Amazon Rekognition Face Liveness - Responsible AI Service Card

Overview

Amazon Rekognition Face Liveness enables application providers to predict whether a user attempting to access services is a real person who is physically in front of a camera. Liveness is designed to detect presentation and digital injection attacks, where a third party attempts to spoof faces in order to impersonate another identity or evade being recognized. Examples of presentation attacks include printed photos, digital photos, digital videos, or 3D masks which are physically presented to a camera. Digital injection attacks are spoofs that bypass the camera, such as pre-recorded or deepfake videos. This AI Service Card describes considerations for responsibly deploying and using the Rekognition Face Liveness APIs and SDKs. Typically, customers leverage Amazon Rekognition Face Liveness to authenticate the physical presence of a user in front of a camera before optional subsequent tasks such as face verification, age verification, or bot detection.

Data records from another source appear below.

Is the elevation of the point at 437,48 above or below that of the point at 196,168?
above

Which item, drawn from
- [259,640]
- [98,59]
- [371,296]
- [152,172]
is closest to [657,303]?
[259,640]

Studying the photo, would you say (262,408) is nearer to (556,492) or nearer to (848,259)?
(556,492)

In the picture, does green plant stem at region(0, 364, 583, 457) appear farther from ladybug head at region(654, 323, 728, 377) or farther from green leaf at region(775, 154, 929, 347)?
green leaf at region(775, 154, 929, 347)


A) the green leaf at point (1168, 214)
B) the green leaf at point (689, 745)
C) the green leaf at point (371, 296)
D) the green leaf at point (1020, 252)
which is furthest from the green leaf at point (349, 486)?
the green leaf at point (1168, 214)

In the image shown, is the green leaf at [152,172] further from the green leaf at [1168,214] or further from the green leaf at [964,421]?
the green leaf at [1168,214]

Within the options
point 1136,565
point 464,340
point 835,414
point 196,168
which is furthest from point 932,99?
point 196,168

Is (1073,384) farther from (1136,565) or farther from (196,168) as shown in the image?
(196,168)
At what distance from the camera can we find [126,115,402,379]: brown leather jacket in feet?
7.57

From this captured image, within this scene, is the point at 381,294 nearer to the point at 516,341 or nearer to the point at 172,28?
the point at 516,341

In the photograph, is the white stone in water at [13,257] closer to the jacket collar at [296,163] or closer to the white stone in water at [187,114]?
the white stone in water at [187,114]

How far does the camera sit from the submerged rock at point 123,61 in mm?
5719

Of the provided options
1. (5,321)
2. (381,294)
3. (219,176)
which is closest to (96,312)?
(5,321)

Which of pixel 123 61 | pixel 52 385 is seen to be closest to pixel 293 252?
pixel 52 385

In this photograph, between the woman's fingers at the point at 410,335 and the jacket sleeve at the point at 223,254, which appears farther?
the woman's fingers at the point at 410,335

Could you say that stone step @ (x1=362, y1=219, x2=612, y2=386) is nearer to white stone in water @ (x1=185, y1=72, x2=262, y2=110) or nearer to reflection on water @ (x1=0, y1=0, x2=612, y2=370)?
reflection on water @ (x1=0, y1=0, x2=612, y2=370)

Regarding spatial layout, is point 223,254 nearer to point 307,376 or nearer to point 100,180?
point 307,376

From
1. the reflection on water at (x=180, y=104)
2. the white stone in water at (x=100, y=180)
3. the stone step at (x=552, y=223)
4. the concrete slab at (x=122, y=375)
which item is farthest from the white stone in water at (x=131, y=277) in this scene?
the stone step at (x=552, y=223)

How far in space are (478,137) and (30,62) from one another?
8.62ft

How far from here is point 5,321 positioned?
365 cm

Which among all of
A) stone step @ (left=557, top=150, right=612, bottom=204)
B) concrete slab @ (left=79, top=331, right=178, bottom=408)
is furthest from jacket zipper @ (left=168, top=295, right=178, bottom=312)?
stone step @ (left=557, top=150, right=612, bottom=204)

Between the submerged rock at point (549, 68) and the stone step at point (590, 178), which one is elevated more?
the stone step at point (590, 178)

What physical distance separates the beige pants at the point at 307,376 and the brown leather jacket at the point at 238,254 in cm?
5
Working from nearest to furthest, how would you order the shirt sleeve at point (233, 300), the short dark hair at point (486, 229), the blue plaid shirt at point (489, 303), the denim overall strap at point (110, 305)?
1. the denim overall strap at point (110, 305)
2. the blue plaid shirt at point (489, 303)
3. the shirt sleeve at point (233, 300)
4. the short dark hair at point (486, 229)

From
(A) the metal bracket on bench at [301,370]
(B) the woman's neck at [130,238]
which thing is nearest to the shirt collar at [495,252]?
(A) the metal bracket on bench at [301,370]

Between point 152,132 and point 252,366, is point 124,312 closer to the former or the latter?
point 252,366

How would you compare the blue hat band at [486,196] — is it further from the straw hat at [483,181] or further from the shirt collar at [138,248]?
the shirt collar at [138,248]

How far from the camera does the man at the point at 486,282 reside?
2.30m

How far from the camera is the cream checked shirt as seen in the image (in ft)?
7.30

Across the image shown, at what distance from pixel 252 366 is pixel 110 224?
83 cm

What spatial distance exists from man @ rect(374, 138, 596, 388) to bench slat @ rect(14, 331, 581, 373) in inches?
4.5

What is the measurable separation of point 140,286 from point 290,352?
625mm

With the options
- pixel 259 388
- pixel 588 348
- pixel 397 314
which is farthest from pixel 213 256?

Amazon Rekognition Face Liveness requires users to move their face into an oval on the screen and hold still while the device displays a series of different color lights. Face Liveness uses this video to generate a confidence score. Customers can use the confidence score to help predict whether a user is a real human physically present in front of a camera. The minimum confidence score is 0, implying a spoof attack, and the maximum is 100, implying a genuine user. A customer should select a confidence score that meets their use case needs. For example, a moderate confidence score threshold (e.g., 50 or 60) may be suitable to detect presentation attacks and some digital injection attacks. Alternatively, a high confidence score threshold (e.g., 80 or 90) may be suitable to detect sophisticated digital injection attacks, such as deep fake or pre-recorded videos. Overall performance is represented by two numbers: the true acceptance rate (TAR), which is the percentage of genuine users that pass a Liveness check above a confidence score threshold and the true rejection rate (TRR), which is the percentage of spoof attacks that fail a Liveness check below a confidence score threshold. These success metrics are generally inversely related. For example, as TAR goes up, TRR goes down and vice versa. Changing the confidence score threshold changes the TAR and TRR. Rekognition Face Liveness itself does not independently determine if a face in the selfie video is real or a spoof attack. The decision is a result of several factors which can include the confidence score threshold set by the customer, human judgements, or a combination of both.

In addition to the confidence score, Rekognition Face Liveness will also return a high-quality selfie frame extracted from the video of the cooperating end user. A customer can use the selfie frame for other use cases, such as to compare the selfie with an identity document photo for verification (using the Rekognition CompareFaces API) or to perform an age estimate as an input for a minimum age check (using the Rekognition DetectFaces API).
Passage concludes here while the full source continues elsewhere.